Key reference points

The ASA guidance suggests that responsible businesses should consider these five key points to ensure that reference pricing in ads are not misleading: 

    1. Use the selling price for that particular sales channel. If the advertised reference price is not the usual selling price through the same sales channel in the ad (eg online or in store) or it was only charged at a limited number of stores, it is likely to mislead consumers.

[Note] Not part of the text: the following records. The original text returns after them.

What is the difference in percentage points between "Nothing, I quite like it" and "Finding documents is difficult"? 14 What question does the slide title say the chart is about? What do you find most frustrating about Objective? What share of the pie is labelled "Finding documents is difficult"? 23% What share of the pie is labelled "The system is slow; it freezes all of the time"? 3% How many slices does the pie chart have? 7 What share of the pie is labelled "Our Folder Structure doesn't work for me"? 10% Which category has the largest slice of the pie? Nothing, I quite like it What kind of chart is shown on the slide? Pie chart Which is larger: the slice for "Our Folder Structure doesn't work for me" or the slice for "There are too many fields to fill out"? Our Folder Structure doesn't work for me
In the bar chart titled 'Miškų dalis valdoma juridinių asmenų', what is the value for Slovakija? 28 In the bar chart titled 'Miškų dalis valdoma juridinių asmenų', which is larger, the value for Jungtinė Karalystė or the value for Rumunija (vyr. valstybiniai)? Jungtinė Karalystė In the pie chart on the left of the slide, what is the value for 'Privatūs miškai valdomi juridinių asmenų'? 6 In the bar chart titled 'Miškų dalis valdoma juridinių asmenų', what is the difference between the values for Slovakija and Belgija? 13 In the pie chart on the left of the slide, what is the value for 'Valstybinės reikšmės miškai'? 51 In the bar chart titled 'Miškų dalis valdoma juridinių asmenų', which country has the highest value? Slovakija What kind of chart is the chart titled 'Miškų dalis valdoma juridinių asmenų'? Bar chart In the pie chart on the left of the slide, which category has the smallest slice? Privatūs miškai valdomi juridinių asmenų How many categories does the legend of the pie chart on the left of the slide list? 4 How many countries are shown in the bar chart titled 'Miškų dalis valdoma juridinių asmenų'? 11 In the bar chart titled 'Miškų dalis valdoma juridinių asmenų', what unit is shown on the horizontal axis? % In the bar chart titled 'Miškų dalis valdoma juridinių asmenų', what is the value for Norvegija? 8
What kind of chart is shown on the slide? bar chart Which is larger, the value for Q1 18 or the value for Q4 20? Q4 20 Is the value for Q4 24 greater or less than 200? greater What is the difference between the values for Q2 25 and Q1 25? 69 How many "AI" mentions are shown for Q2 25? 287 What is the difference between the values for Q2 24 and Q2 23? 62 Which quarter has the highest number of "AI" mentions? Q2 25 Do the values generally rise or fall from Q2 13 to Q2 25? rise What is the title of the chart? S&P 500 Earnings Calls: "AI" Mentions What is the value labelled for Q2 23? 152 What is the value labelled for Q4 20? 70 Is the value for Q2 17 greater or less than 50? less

    2. Reference prices should be charged for longer than promotional prices. Generally, the higher reference price should have been charged for a longer period of time than the promotional price. A promotional price that has been charged for longer than the higher reference price may itself become the reference price and is likely to be misleading. 
    3. Sales matter. The number of sales made at the higher reference price will be taken into account. There should be evidence of “significant sales” at the higher reference price (significance will depend on the product and usual buying behaviours for that type of product) or that the reference price was a realistic selling price. Where only a small number of sales were made at the higher price, the reference price will not be deemed to be the usual selling price.
    4. Use the most recent established price at which the product was sold. Beware increasing the price for only a short period of time immediately before the promotion, as this will likely be viewed by the ASA as a misleading exaggeration.
    5. Use the usual price. Reference prices should be genuine and not artificially inflated or created. In particular, Rule 3.40 of the CAP Code prohibits the use of RRPs which differ significantly from the price at which a product is generally sold. RRPs should accurately reflect the price consumers will generally pay for the product across the market.

Why is this important?

The ASA’s succinct guidance serves as a helpful reminder of what is expected of businesses that use reference pricing in their marketing. It is important to consider the ASA’s key points and get this right from the outset; recent ASA decisions, such as the upheld complaint in respect of Zestify Media’s “was/now” reference pricing (see our previous Snapshot), demonstrate that businesses may fall foul of the rules, even where they had no intention to mislead consumers, if key pricing elements are not satisfied. 

Any practical tips?

Businesses wanting to utilise reference promotions should ensure that they comply with the ASA’s five key points to ensure their pricing does not mislead consumers. Practical steps may include:

  • thinking about how the chosen sales channels may affect the promotion. For example, be sure to use the usual selling price on the website for website promotions and use a reference price charged across a majority of stores for store promotions. A reference price used online for a product previously only sold in stores is unlikely to be acceptable
  • track the length of time that promotional prices are used. Once the promotional price has been changed for longer than the reference price, it is likely to be considered the new reference price for the product
  • if there are not already “significant sales” of the product at the reference price, think realistically about the chance of sales at that price before using it
  • avoid increasing product prices immediately before the promotion – you could be misleadingly exaggerating the saving
  • base RRPs on the usual price at which the product is sold in the market. It will not be enough to say that the RRP was recommended by a manufacturer and RRPs cannot be objectively used where there is only one product on the market.